Harmonizing graphical methods for dynamic and static causal modelling

Authors: Ian Shrier, Naftali Weinberger, Tyrel Stokes, Russell J. Steele,

Presenting Author: Ian Shrier*

Causal directed acyclic graphs (DAGs) succinctly outline assumptions about causal relationships between variables. Causal DAGs are called static models because the random variables are in a stable state. A light switch either completes or interrupts an electrical circuit. However, most biological systems operate as a dynamic model; “cancer” occurs when the development of cancer cells exceeds the immune system’s ability to kill them. Dynamic models generally describe rates of change using derivatives. “Causes” are often modelled as affecting the derivative, and causal loops are used to indicate that variables can cause each other over time.
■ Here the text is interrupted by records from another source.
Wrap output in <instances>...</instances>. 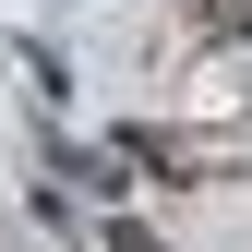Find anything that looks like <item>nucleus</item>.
Returning <instances> with one entry per match:
<instances>
[{
    "mask_svg": "<svg viewBox=\"0 0 252 252\" xmlns=\"http://www.w3.org/2000/svg\"><path fill=\"white\" fill-rule=\"evenodd\" d=\"M108 252H156V228H108Z\"/></svg>",
    "mask_w": 252,
    "mask_h": 252,
    "instance_id": "f257e3e1",
    "label": "nucleus"
}]
</instances>
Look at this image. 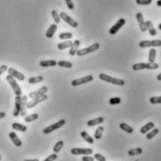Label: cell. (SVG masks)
<instances>
[{
    "instance_id": "5b68a950",
    "label": "cell",
    "mask_w": 161,
    "mask_h": 161,
    "mask_svg": "<svg viewBox=\"0 0 161 161\" xmlns=\"http://www.w3.org/2000/svg\"><path fill=\"white\" fill-rule=\"evenodd\" d=\"M140 48H149V47H161V40H144L139 43Z\"/></svg>"
},
{
    "instance_id": "e575fe53",
    "label": "cell",
    "mask_w": 161,
    "mask_h": 161,
    "mask_svg": "<svg viewBox=\"0 0 161 161\" xmlns=\"http://www.w3.org/2000/svg\"><path fill=\"white\" fill-rule=\"evenodd\" d=\"M51 15H52L53 20H54V22H55L57 24L61 22V17H60V14L57 12V10L53 9L52 11H51Z\"/></svg>"
},
{
    "instance_id": "7c38bea8",
    "label": "cell",
    "mask_w": 161,
    "mask_h": 161,
    "mask_svg": "<svg viewBox=\"0 0 161 161\" xmlns=\"http://www.w3.org/2000/svg\"><path fill=\"white\" fill-rule=\"evenodd\" d=\"M21 104H22V96H16L15 98V107L13 110V115L18 117L21 112Z\"/></svg>"
},
{
    "instance_id": "816d5d0a",
    "label": "cell",
    "mask_w": 161,
    "mask_h": 161,
    "mask_svg": "<svg viewBox=\"0 0 161 161\" xmlns=\"http://www.w3.org/2000/svg\"><path fill=\"white\" fill-rule=\"evenodd\" d=\"M0 160H1V156H0Z\"/></svg>"
},
{
    "instance_id": "9a60e30c",
    "label": "cell",
    "mask_w": 161,
    "mask_h": 161,
    "mask_svg": "<svg viewBox=\"0 0 161 161\" xmlns=\"http://www.w3.org/2000/svg\"><path fill=\"white\" fill-rule=\"evenodd\" d=\"M9 136L10 140L12 141V143L15 144V146H17V147L22 146V141L20 140V138L17 136V134L15 132H13V131L9 132Z\"/></svg>"
},
{
    "instance_id": "52a82bcc",
    "label": "cell",
    "mask_w": 161,
    "mask_h": 161,
    "mask_svg": "<svg viewBox=\"0 0 161 161\" xmlns=\"http://www.w3.org/2000/svg\"><path fill=\"white\" fill-rule=\"evenodd\" d=\"M93 153L92 149L91 148H72L71 149V154H83V156H89Z\"/></svg>"
},
{
    "instance_id": "f1b7e54d",
    "label": "cell",
    "mask_w": 161,
    "mask_h": 161,
    "mask_svg": "<svg viewBox=\"0 0 161 161\" xmlns=\"http://www.w3.org/2000/svg\"><path fill=\"white\" fill-rule=\"evenodd\" d=\"M119 127H120V128L122 131H126L127 133H132L133 132V128L131 126H128V124H126V123H121L119 125Z\"/></svg>"
},
{
    "instance_id": "7a4b0ae2",
    "label": "cell",
    "mask_w": 161,
    "mask_h": 161,
    "mask_svg": "<svg viewBox=\"0 0 161 161\" xmlns=\"http://www.w3.org/2000/svg\"><path fill=\"white\" fill-rule=\"evenodd\" d=\"M100 79H102V81H105L108 83H112V84L115 85H118V86H123L125 85V81L122 80L120 78H115V77H112L110 75H108L106 74H100L99 75Z\"/></svg>"
},
{
    "instance_id": "ac0fdd59",
    "label": "cell",
    "mask_w": 161,
    "mask_h": 161,
    "mask_svg": "<svg viewBox=\"0 0 161 161\" xmlns=\"http://www.w3.org/2000/svg\"><path fill=\"white\" fill-rule=\"evenodd\" d=\"M104 121V117H97V118H94V119H91V120H88V123H87V125H88V127H93V126H96V125H100V124H102Z\"/></svg>"
},
{
    "instance_id": "f6af8a7d",
    "label": "cell",
    "mask_w": 161,
    "mask_h": 161,
    "mask_svg": "<svg viewBox=\"0 0 161 161\" xmlns=\"http://www.w3.org/2000/svg\"><path fill=\"white\" fill-rule=\"evenodd\" d=\"M7 70H8V66L7 65H1V66H0V75L4 74Z\"/></svg>"
},
{
    "instance_id": "6da1fadb",
    "label": "cell",
    "mask_w": 161,
    "mask_h": 161,
    "mask_svg": "<svg viewBox=\"0 0 161 161\" xmlns=\"http://www.w3.org/2000/svg\"><path fill=\"white\" fill-rule=\"evenodd\" d=\"M159 66L157 62H140V63H135L133 64L132 69L134 71H139V70H143V69H157Z\"/></svg>"
},
{
    "instance_id": "74e56055",
    "label": "cell",
    "mask_w": 161,
    "mask_h": 161,
    "mask_svg": "<svg viewBox=\"0 0 161 161\" xmlns=\"http://www.w3.org/2000/svg\"><path fill=\"white\" fill-rule=\"evenodd\" d=\"M149 101L152 104H161V96H154V97H151Z\"/></svg>"
},
{
    "instance_id": "8d00e7d4",
    "label": "cell",
    "mask_w": 161,
    "mask_h": 161,
    "mask_svg": "<svg viewBox=\"0 0 161 161\" xmlns=\"http://www.w3.org/2000/svg\"><path fill=\"white\" fill-rule=\"evenodd\" d=\"M73 37V35L72 33H69V32H66V33H61L59 35V38L60 39H70V38H72Z\"/></svg>"
},
{
    "instance_id": "2e32d148",
    "label": "cell",
    "mask_w": 161,
    "mask_h": 161,
    "mask_svg": "<svg viewBox=\"0 0 161 161\" xmlns=\"http://www.w3.org/2000/svg\"><path fill=\"white\" fill-rule=\"evenodd\" d=\"M27 96H22V104H21V112L20 115L24 117L26 115V105H27Z\"/></svg>"
},
{
    "instance_id": "b9f144b4",
    "label": "cell",
    "mask_w": 161,
    "mask_h": 161,
    "mask_svg": "<svg viewBox=\"0 0 161 161\" xmlns=\"http://www.w3.org/2000/svg\"><path fill=\"white\" fill-rule=\"evenodd\" d=\"M94 158L97 159V161H106V158L104 156H102L101 154H98V153L94 154Z\"/></svg>"
},
{
    "instance_id": "44dd1931",
    "label": "cell",
    "mask_w": 161,
    "mask_h": 161,
    "mask_svg": "<svg viewBox=\"0 0 161 161\" xmlns=\"http://www.w3.org/2000/svg\"><path fill=\"white\" fill-rule=\"evenodd\" d=\"M154 128V124L153 123V122H149V123H147L144 126L141 127L140 131H141V134H146L148 131H150L152 128Z\"/></svg>"
},
{
    "instance_id": "277c9868",
    "label": "cell",
    "mask_w": 161,
    "mask_h": 161,
    "mask_svg": "<svg viewBox=\"0 0 161 161\" xmlns=\"http://www.w3.org/2000/svg\"><path fill=\"white\" fill-rule=\"evenodd\" d=\"M65 122H66V121L64 120V119H61V120L58 121L57 123H54V124L50 125V126H49V127H47V128H45L44 130H43V133H44V134L51 133L52 131H54L58 130V128H62V126H64V124H65Z\"/></svg>"
},
{
    "instance_id": "ab89813d",
    "label": "cell",
    "mask_w": 161,
    "mask_h": 161,
    "mask_svg": "<svg viewBox=\"0 0 161 161\" xmlns=\"http://www.w3.org/2000/svg\"><path fill=\"white\" fill-rule=\"evenodd\" d=\"M136 3L138 5L147 6V5H150L152 3V0H136Z\"/></svg>"
},
{
    "instance_id": "f35d334b",
    "label": "cell",
    "mask_w": 161,
    "mask_h": 161,
    "mask_svg": "<svg viewBox=\"0 0 161 161\" xmlns=\"http://www.w3.org/2000/svg\"><path fill=\"white\" fill-rule=\"evenodd\" d=\"M121 102V99L119 97H114L111 98L110 101H109V104H112V105H115V104H119Z\"/></svg>"
},
{
    "instance_id": "60d3db41",
    "label": "cell",
    "mask_w": 161,
    "mask_h": 161,
    "mask_svg": "<svg viewBox=\"0 0 161 161\" xmlns=\"http://www.w3.org/2000/svg\"><path fill=\"white\" fill-rule=\"evenodd\" d=\"M57 157H58L57 154H56V153H54V154H49V156L46 159H45V160H43V161H54V160H56V159H57Z\"/></svg>"
},
{
    "instance_id": "836d02e7",
    "label": "cell",
    "mask_w": 161,
    "mask_h": 161,
    "mask_svg": "<svg viewBox=\"0 0 161 161\" xmlns=\"http://www.w3.org/2000/svg\"><path fill=\"white\" fill-rule=\"evenodd\" d=\"M100 48V44L99 43H94L92 45H91L89 47L87 48V50L88 53H91V52H94V51H96L98 49Z\"/></svg>"
},
{
    "instance_id": "8fae6325",
    "label": "cell",
    "mask_w": 161,
    "mask_h": 161,
    "mask_svg": "<svg viewBox=\"0 0 161 161\" xmlns=\"http://www.w3.org/2000/svg\"><path fill=\"white\" fill-rule=\"evenodd\" d=\"M8 72H9V75H11L12 77H13V78H17L18 80H20V81H22V80L25 79L24 75L20 73V72H18V71L15 70L14 68H9Z\"/></svg>"
},
{
    "instance_id": "30bf717a",
    "label": "cell",
    "mask_w": 161,
    "mask_h": 161,
    "mask_svg": "<svg viewBox=\"0 0 161 161\" xmlns=\"http://www.w3.org/2000/svg\"><path fill=\"white\" fill-rule=\"evenodd\" d=\"M60 17H61V19H62V20L65 22L66 23H68L69 25H71L72 27H74V28H76L77 26H78V23H77V22H75L74 19H72L71 18L67 13H65L64 11H62V12H61L60 13Z\"/></svg>"
},
{
    "instance_id": "c3c4849f",
    "label": "cell",
    "mask_w": 161,
    "mask_h": 161,
    "mask_svg": "<svg viewBox=\"0 0 161 161\" xmlns=\"http://www.w3.org/2000/svg\"><path fill=\"white\" fill-rule=\"evenodd\" d=\"M157 5L158 6V7H161V0H157Z\"/></svg>"
},
{
    "instance_id": "ba28073f",
    "label": "cell",
    "mask_w": 161,
    "mask_h": 161,
    "mask_svg": "<svg viewBox=\"0 0 161 161\" xmlns=\"http://www.w3.org/2000/svg\"><path fill=\"white\" fill-rule=\"evenodd\" d=\"M47 99H48V96H47L46 94L40 95V96H38V97H36V98H34V99L32 100L31 102H27V105H26V107H27V109H31V108L35 107L36 104H39V102H43V101H46Z\"/></svg>"
},
{
    "instance_id": "1f68e13d",
    "label": "cell",
    "mask_w": 161,
    "mask_h": 161,
    "mask_svg": "<svg viewBox=\"0 0 161 161\" xmlns=\"http://www.w3.org/2000/svg\"><path fill=\"white\" fill-rule=\"evenodd\" d=\"M57 64H58L59 66L64 67V68H72V66H73L72 62H66V61H60V62H57Z\"/></svg>"
},
{
    "instance_id": "cb8c5ba5",
    "label": "cell",
    "mask_w": 161,
    "mask_h": 161,
    "mask_svg": "<svg viewBox=\"0 0 161 161\" xmlns=\"http://www.w3.org/2000/svg\"><path fill=\"white\" fill-rule=\"evenodd\" d=\"M81 137L84 139L87 143H88V144H94V139L89 135L88 133H87L86 131H82L81 133Z\"/></svg>"
},
{
    "instance_id": "5bb4252c",
    "label": "cell",
    "mask_w": 161,
    "mask_h": 161,
    "mask_svg": "<svg viewBox=\"0 0 161 161\" xmlns=\"http://www.w3.org/2000/svg\"><path fill=\"white\" fill-rule=\"evenodd\" d=\"M47 92H48V88H47V87H42V88H40L39 89H37V91L31 92V93L29 94L28 97L31 98V99H34V98L38 97V96H40V95L46 94Z\"/></svg>"
},
{
    "instance_id": "f546056e",
    "label": "cell",
    "mask_w": 161,
    "mask_h": 161,
    "mask_svg": "<svg viewBox=\"0 0 161 161\" xmlns=\"http://www.w3.org/2000/svg\"><path fill=\"white\" fill-rule=\"evenodd\" d=\"M156 56H157V50L154 49H151L149 50V56H148V60H149V62H154V60H156Z\"/></svg>"
},
{
    "instance_id": "7dc6e473",
    "label": "cell",
    "mask_w": 161,
    "mask_h": 161,
    "mask_svg": "<svg viewBox=\"0 0 161 161\" xmlns=\"http://www.w3.org/2000/svg\"><path fill=\"white\" fill-rule=\"evenodd\" d=\"M157 80H159V81H161V73H160V74H158V75H157Z\"/></svg>"
},
{
    "instance_id": "ee69618b",
    "label": "cell",
    "mask_w": 161,
    "mask_h": 161,
    "mask_svg": "<svg viewBox=\"0 0 161 161\" xmlns=\"http://www.w3.org/2000/svg\"><path fill=\"white\" fill-rule=\"evenodd\" d=\"M82 161H94V157L89 156H84L82 157Z\"/></svg>"
},
{
    "instance_id": "d4e9b609",
    "label": "cell",
    "mask_w": 161,
    "mask_h": 161,
    "mask_svg": "<svg viewBox=\"0 0 161 161\" xmlns=\"http://www.w3.org/2000/svg\"><path fill=\"white\" fill-rule=\"evenodd\" d=\"M73 42L72 41H64V42H62V43H59L58 44V49L60 50H62V49H68V48H71L72 46Z\"/></svg>"
},
{
    "instance_id": "83f0119b",
    "label": "cell",
    "mask_w": 161,
    "mask_h": 161,
    "mask_svg": "<svg viewBox=\"0 0 161 161\" xmlns=\"http://www.w3.org/2000/svg\"><path fill=\"white\" fill-rule=\"evenodd\" d=\"M158 132H159V130H158V128H152V131H150L149 133H146V139H147V140H151V139H153Z\"/></svg>"
},
{
    "instance_id": "4316f807",
    "label": "cell",
    "mask_w": 161,
    "mask_h": 161,
    "mask_svg": "<svg viewBox=\"0 0 161 161\" xmlns=\"http://www.w3.org/2000/svg\"><path fill=\"white\" fill-rule=\"evenodd\" d=\"M102 132H104V127L102 126H99L97 128V130L95 131V133H94V138L96 140H100L102 136Z\"/></svg>"
},
{
    "instance_id": "8992f818",
    "label": "cell",
    "mask_w": 161,
    "mask_h": 161,
    "mask_svg": "<svg viewBox=\"0 0 161 161\" xmlns=\"http://www.w3.org/2000/svg\"><path fill=\"white\" fill-rule=\"evenodd\" d=\"M93 80V76L92 75H87V76H84V77H81V78H77V79H75L71 82V85L73 87H76V86H80V85H83V84H86V83H88Z\"/></svg>"
},
{
    "instance_id": "d6986e66",
    "label": "cell",
    "mask_w": 161,
    "mask_h": 161,
    "mask_svg": "<svg viewBox=\"0 0 161 161\" xmlns=\"http://www.w3.org/2000/svg\"><path fill=\"white\" fill-rule=\"evenodd\" d=\"M39 65L41 67H52L57 65V62L54 60H48V61H41L39 62Z\"/></svg>"
},
{
    "instance_id": "603a6c76",
    "label": "cell",
    "mask_w": 161,
    "mask_h": 161,
    "mask_svg": "<svg viewBox=\"0 0 161 161\" xmlns=\"http://www.w3.org/2000/svg\"><path fill=\"white\" fill-rule=\"evenodd\" d=\"M146 22V28H147L148 31H149V34H150L151 36H157V30L154 29V25H153L152 22H151V21H147V22Z\"/></svg>"
},
{
    "instance_id": "7bdbcfd3",
    "label": "cell",
    "mask_w": 161,
    "mask_h": 161,
    "mask_svg": "<svg viewBox=\"0 0 161 161\" xmlns=\"http://www.w3.org/2000/svg\"><path fill=\"white\" fill-rule=\"evenodd\" d=\"M65 3H66V5H67V8L69 9H74V8H75V6H74V3H73V1L72 0H65Z\"/></svg>"
},
{
    "instance_id": "bcb514c9",
    "label": "cell",
    "mask_w": 161,
    "mask_h": 161,
    "mask_svg": "<svg viewBox=\"0 0 161 161\" xmlns=\"http://www.w3.org/2000/svg\"><path fill=\"white\" fill-rule=\"evenodd\" d=\"M6 117V114L4 112H0V119H2Z\"/></svg>"
},
{
    "instance_id": "d6a6232c",
    "label": "cell",
    "mask_w": 161,
    "mask_h": 161,
    "mask_svg": "<svg viewBox=\"0 0 161 161\" xmlns=\"http://www.w3.org/2000/svg\"><path fill=\"white\" fill-rule=\"evenodd\" d=\"M38 118V114H32V115H27V117H25V118H24V120H25V122H27V123H30V122H32V121H35V120H36Z\"/></svg>"
},
{
    "instance_id": "681fc988",
    "label": "cell",
    "mask_w": 161,
    "mask_h": 161,
    "mask_svg": "<svg viewBox=\"0 0 161 161\" xmlns=\"http://www.w3.org/2000/svg\"><path fill=\"white\" fill-rule=\"evenodd\" d=\"M24 161H39V160H38V159H26Z\"/></svg>"
},
{
    "instance_id": "4dcf8cb0",
    "label": "cell",
    "mask_w": 161,
    "mask_h": 161,
    "mask_svg": "<svg viewBox=\"0 0 161 161\" xmlns=\"http://www.w3.org/2000/svg\"><path fill=\"white\" fill-rule=\"evenodd\" d=\"M143 153V149L141 148H133V149H131L130 151L128 152V156H131V157H132V156H137V154H141Z\"/></svg>"
},
{
    "instance_id": "9c48e42d",
    "label": "cell",
    "mask_w": 161,
    "mask_h": 161,
    "mask_svg": "<svg viewBox=\"0 0 161 161\" xmlns=\"http://www.w3.org/2000/svg\"><path fill=\"white\" fill-rule=\"evenodd\" d=\"M125 23H126L125 19H123V18L119 19V20L117 22H115V24L113 25L112 28L109 30V33H110V35H115V34H117V32L119 31V29H121L122 27L124 26Z\"/></svg>"
},
{
    "instance_id": "ffe728a7",
    "label": "cell",
    "mask_w": 161,
    "mask_h": 161,
    "mask_svg": "<svg viewBox=\"0 0 161 161\" xmlns=\"http://www.w3.org/2000/svg\"><path fill=\"white\" fill-rule=\"evenodd\" d=\"M57 30V24H51L46 32V36L48 38H52Z\"/></svg>"
},
{
    "instance_id": "484cf974",
    "label": "cell",
    "mask_w": 161,
    "mask_h": 161,
    "mask_svg": "<svg viewBox=\"0 0 161 161\" xmlns=\"http://www.w3.org/2000/svg\"><path fill=\"white\" fill-rule=\"evenodd\" d=\"M44 77L42 75H37V76H33L30 77L28 79V82L30 84H37V83H40L41 81H43Z\"/></svg>"
},
{
    "instance_id": "4fadbf2b",
    "label": "cell",
    "mask_w": 161,
    "mask_h": 161,
    "mask_svg": "<svg viewBox=\"0 0 161 161\" xmlns=\"http://www.w3.org/2000/svg\"><path fill=\"white\" fill-rule=\"evenodd\" d=\"M136 19L139 22V25H140V29L141 32H145L147 30L146 28V22H144V16L143 14L141 13V12H138L136 14Z\"/></svg>"
},
{
    "instance_id": "f907efd6",
    "label": "cell",
    "mask_w": 161,
    "mask_h": 161,
    "mask_svg": "<svg viewBox=\"0 0 161 161\" xmlns=\"http://www.w3.org/2000/svg\"><path fill=\"white\" fill-rule=\"evenodd\" d=\"M158 29H159V30H161V23L158 25Z\"/></svg>"
},
{
    "instance_id": "3957f363",
    "label": "cell",
    "mask_w": 161,
    "mask_h": 161,
    "mask_svg": "<svg viewBox=\"0 0 161 161\" xmlns=\"http://www.w3.org/2000/svg\"><path fill=\"white\" fill-rule=\"evenodd\" d=\"M6 79H7L9 84L11 86V88H12V89H13V91L16 94V96H21L22 95V89H21L20 86L18 85V83L15 80V78H13L11 75H7V77H6Z\"/></svg>"
},
{
    "instance_id": "7402d4cb",
    "label": "cell",
    "mask_w": 161,
    "mask_h": 161,
    "mask_svg": "<svg viewBox=\"0 0 161 161\" xmlns=\"http://www.w3.org/2000/svg\"><path fill=\"white\" fill-rule=\"evenodd\" d=\"M11 128L15 131H22V132H25L27 131V127L26 126H24V125H22L21 123H16V122L11 125Z\"/></svg>"
},
{
    "instance_id": "d590c367",
    "label": "cell",
    "mask_w": 161,
    "mask_h": 161,
    "mask_svg": "<svg viewBox=\"0 0 161 161\" xmlns=\"http://www.w3.org/2000/svg\"><path fill=\"white\" fill-rule=\"evenodd\" d=\"M63 144H64L63 141H57V144H56L54 145V147H53V151H54V153L60 152V151L62 150V148L63 147Z\"/></svg>"
},
{
    "instance_id": "e0dca14e",
    "label": "cell",
    "mask_w": 161,
    "mask_h": 161,
    "mask_svg": "<svg viewBox=\"0 0 161 161\" xmlns=\"http://www.w3.org/2000/svg\"><path fill=\"white\" fill-rule=\"evenodd\" d=\"M79 45H80V41L78 39H76L73 42L72 46L70 48V51H69V54L71 56H73L75 54H76V51L78 50V48H79Z\"/></svg>"
}]
</instances>
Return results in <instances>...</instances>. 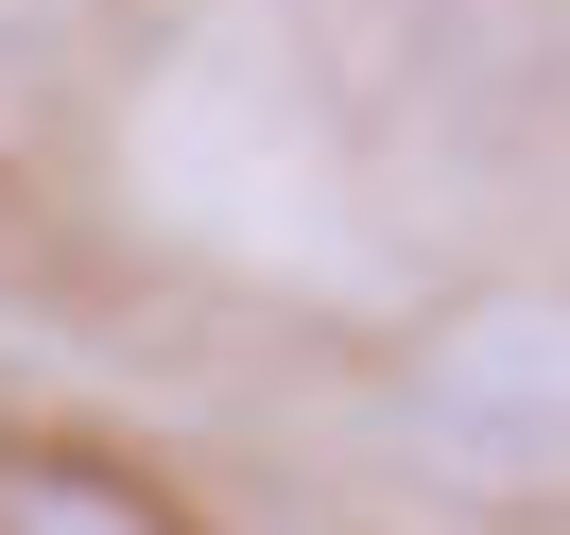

One partial harmonizing approach “unfolds” the causal loop and defines variables according to the time they are measured. We expand on this approach. First, we explicitly distinguish between the data generating process that describes the world as it is, and the data generating process as it would be in the presence of a new intervention. Second, we leverage previous work using causal DAGs with nodes representing derivatives to allow estimation for a new range of questions previously only addressed by dynamic models. Third, our modifications are more flexible than current dynamic models because they allow for the derivatives to change over time, which may occur when interventions alter the equilibrium state.